Cleveland, Ohio, this year is celebrating the seventy-fifth birthday of its native hero—Superman. The fictitious “man of steel,” who is faster than a speeding bullet and leaps tall buildings in a single bound, was the brainchild of two young men, Jerry Siegel and Joe Shuster. The now-cultural icon began to formulate in Siegel’s mind one hot summer night in 1933 while he looked out his window at the moon and stars and wondered what it would be like to fly. The next morning he visited his buddy Shuster, an illustrator, and together they created the character Superman. Five years later they sold the concept to Detective Comics, Inc., which introduced Superman to the public in a 10-cent comic book, Action Comics. Recently a copy of that comic book sold for $1.2 million.

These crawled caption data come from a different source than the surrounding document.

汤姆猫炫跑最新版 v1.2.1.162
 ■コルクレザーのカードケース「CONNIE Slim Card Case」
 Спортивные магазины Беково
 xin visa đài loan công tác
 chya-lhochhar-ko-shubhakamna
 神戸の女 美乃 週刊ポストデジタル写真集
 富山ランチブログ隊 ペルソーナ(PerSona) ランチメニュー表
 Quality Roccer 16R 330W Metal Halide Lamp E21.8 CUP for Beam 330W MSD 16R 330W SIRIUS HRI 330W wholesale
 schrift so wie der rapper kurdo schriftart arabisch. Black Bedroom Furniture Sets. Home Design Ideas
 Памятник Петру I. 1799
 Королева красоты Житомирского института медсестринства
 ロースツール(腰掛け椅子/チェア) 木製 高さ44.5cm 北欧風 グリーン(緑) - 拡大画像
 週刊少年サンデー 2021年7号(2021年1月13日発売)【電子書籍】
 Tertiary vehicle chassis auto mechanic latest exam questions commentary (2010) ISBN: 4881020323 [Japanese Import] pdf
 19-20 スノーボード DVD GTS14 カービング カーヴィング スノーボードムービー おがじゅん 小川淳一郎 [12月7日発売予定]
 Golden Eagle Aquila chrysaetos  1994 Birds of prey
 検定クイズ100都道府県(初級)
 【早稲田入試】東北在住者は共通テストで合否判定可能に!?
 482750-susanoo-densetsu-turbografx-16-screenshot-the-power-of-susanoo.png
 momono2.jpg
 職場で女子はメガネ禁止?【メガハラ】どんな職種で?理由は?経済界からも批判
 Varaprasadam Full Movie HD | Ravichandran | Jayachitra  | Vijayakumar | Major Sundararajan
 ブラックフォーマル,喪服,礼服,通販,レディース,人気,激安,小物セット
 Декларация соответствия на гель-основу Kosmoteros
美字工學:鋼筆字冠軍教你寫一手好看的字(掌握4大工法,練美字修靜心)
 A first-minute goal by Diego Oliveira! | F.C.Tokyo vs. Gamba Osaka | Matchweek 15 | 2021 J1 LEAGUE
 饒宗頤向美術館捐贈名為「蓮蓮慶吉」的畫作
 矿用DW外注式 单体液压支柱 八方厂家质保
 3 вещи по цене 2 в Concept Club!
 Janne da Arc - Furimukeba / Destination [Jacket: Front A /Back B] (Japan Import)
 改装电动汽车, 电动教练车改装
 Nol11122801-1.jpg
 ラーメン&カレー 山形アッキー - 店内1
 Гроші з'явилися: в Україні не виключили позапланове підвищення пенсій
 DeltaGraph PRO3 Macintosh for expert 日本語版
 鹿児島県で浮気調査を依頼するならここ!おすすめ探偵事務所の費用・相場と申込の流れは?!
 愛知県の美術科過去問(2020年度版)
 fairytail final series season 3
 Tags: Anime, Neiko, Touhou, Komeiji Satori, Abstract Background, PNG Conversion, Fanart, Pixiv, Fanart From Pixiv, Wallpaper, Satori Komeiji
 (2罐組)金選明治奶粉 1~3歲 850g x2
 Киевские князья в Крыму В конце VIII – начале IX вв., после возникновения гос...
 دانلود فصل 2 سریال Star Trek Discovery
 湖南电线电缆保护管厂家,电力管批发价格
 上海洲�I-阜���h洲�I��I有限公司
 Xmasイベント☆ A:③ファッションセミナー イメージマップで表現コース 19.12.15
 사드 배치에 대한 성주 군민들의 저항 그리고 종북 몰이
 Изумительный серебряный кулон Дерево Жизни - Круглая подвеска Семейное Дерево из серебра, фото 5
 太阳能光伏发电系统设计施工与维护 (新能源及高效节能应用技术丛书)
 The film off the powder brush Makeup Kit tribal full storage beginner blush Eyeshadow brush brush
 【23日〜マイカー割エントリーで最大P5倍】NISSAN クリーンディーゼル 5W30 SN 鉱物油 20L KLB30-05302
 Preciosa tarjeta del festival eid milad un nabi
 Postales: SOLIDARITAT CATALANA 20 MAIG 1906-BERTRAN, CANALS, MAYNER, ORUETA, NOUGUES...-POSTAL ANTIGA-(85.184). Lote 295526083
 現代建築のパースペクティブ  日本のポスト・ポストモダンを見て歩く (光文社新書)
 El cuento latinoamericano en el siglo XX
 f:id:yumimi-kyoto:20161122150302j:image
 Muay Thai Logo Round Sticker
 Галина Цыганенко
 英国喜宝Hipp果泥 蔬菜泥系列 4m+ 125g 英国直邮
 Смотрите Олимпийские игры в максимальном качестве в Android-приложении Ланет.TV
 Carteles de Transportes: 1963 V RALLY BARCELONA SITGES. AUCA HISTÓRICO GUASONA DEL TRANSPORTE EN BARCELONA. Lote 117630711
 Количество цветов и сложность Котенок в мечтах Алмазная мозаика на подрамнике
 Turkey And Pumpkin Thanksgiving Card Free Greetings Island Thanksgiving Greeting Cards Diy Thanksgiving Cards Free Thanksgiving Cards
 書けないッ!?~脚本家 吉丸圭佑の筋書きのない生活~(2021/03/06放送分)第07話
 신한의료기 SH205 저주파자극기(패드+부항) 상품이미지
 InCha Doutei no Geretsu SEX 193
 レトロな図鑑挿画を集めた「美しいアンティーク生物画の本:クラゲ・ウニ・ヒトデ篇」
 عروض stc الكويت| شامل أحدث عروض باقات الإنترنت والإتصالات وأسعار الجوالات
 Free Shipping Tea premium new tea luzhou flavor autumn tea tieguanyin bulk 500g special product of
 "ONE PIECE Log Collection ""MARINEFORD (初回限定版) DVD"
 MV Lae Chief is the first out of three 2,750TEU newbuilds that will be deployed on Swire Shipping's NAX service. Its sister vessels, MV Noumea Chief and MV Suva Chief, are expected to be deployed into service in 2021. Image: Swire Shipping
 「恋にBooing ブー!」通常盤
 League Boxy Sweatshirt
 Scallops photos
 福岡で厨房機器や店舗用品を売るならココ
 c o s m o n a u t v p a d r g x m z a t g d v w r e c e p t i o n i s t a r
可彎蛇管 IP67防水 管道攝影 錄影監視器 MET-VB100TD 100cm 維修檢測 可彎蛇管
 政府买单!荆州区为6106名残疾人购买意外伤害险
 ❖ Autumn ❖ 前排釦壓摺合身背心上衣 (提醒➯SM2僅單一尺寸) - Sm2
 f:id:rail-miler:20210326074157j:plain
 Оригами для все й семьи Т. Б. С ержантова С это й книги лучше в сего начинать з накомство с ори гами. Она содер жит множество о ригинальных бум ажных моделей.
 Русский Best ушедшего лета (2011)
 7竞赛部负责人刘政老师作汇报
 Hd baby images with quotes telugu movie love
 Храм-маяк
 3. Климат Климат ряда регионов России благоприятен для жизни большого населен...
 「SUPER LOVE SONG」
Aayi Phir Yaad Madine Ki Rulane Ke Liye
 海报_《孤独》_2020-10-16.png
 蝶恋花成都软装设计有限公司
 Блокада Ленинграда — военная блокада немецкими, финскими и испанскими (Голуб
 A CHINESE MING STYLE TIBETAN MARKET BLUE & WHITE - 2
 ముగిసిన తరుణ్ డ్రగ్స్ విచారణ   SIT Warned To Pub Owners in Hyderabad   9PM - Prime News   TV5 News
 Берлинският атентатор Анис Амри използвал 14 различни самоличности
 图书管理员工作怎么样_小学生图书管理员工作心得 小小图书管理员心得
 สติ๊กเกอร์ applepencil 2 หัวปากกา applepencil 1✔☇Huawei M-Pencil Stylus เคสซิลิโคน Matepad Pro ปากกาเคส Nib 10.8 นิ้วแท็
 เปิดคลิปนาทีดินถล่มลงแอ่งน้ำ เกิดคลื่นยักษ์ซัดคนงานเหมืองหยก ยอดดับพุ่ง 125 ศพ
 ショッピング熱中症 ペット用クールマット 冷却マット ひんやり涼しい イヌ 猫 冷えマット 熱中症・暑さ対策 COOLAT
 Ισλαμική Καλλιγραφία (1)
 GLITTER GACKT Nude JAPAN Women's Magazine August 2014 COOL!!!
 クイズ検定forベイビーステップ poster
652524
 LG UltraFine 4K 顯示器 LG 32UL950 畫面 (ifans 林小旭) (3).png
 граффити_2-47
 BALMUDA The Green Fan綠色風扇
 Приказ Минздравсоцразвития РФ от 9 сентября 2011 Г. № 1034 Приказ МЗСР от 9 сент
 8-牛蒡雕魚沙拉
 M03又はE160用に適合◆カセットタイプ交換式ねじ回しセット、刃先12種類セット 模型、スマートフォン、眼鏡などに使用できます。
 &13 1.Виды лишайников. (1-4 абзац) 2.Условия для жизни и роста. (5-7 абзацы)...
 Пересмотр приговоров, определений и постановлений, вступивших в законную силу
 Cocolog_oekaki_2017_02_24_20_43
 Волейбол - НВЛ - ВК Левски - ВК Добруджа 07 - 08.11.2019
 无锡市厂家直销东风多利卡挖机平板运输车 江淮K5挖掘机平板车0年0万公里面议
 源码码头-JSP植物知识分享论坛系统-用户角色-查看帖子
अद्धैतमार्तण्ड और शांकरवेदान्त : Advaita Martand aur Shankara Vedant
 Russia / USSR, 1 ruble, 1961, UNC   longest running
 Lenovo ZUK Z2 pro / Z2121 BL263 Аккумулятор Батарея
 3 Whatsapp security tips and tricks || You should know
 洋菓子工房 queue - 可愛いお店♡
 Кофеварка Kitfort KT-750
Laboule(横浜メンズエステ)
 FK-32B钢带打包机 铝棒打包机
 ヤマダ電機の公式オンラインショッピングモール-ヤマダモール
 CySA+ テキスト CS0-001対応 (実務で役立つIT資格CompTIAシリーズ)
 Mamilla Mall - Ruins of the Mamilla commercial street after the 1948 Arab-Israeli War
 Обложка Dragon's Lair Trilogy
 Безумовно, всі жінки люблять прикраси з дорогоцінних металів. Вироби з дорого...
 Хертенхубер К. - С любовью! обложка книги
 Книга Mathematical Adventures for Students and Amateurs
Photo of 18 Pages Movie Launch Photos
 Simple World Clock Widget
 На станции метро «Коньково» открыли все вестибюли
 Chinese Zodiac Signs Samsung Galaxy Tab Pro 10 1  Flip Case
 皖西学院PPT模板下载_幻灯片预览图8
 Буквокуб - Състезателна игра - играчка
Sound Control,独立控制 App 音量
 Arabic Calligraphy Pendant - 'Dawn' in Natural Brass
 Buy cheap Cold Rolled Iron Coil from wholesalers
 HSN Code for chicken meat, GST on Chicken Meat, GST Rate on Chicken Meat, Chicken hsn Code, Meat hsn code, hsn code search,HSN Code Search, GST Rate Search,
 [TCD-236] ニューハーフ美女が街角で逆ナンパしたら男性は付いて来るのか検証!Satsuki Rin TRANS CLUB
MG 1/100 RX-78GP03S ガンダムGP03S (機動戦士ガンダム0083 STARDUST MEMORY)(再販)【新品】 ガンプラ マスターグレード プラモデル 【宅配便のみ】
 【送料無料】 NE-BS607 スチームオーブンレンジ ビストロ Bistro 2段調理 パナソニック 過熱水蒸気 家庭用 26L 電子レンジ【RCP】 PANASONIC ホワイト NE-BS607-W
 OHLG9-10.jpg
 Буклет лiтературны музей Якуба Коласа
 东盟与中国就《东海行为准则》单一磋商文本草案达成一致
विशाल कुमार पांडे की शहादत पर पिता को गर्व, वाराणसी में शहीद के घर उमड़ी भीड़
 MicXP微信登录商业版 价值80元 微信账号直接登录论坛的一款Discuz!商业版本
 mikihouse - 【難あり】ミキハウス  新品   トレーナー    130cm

Superman and his adventures have been featured on radio, television, video, and have spawned numerous films. They also helped create a genre of superheroes—venerated by both children and adults—which has significantly grown the bank balances of countless media folk.
But then, don’t we usually pay our entertainers well? The most highly successful in such venues as movies and sports receive salaries ascending into millions of dollars. Compare that to the much-less-lucrative incomes of many service-minded individuals. Teachers, for example, guide and instruct our most precious possessions: our children. Firefighters put themselves in harm’s way to save the lives, homes, and businesses of others. Social workers strive ceaselessly to repair the fraying fragments of society. And we can’t overlook the volunteers who minister to the weak and vulnerable with no expectation of reward—financial or otherwise.
If we were to gauge success by looking to the only true superhero, the meek and lowly Jesus, which endeavors come out on top? The answer is easy to see—even without X-ray vision.